# Notebook 6: Bayes' Rule and the Law of Total Probability
***

In this notebook we'll get some more practice with conditional probabilities, total probability, the product rule, and now Bayes' Rule.  We'll also see how we can do some simple random simulations using Numpy to verify our results. 

We'll need Numpy for this notebook, so let's load it. 

In [1]:
import numpy as np 

### Exercise 1: Bayes' Rule and The Three Doors Problem 
***

Suppose you're on a game show, and you're given the choice of three doors: Behind one door is a car; behind the others, goats. You pick a door, say No. 1, and the host, Monty, who knows what's behind the doors, opens another door, say No. 3, which has a goat. He then says to you, "Do you want to pick door No. 2?" Is it to your advantage to switch your choice?

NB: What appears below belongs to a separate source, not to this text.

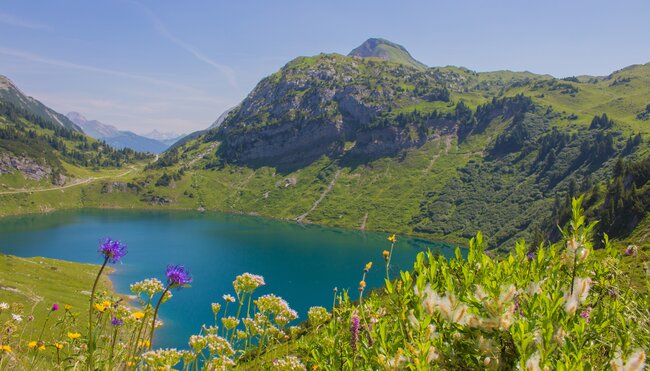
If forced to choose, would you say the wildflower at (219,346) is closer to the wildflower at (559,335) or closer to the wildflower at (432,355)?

![doors](https://cdn-images-1.medium.com/max/1600/1*fSv7k4vXkOYp8RN7lVeKyA.jpeg)

**Historical notes:** This was never how "Let's Make a Deal" with Monty Hall was played. ([Here](https://www.youtube.com/watch?v=c1BSkquWkDo) is a snippet from an interview with Monty Hall about it.)  It is a problem posed by Marilyn vos Savant in _Parade_ magazine in 1990.  The fallout was intense.  Read more [here](https://priceonomics.com/the-time-everyone-corrected-the-worlds-smartest/) and [here](http://marilynvossavant.com/game-show-problem/).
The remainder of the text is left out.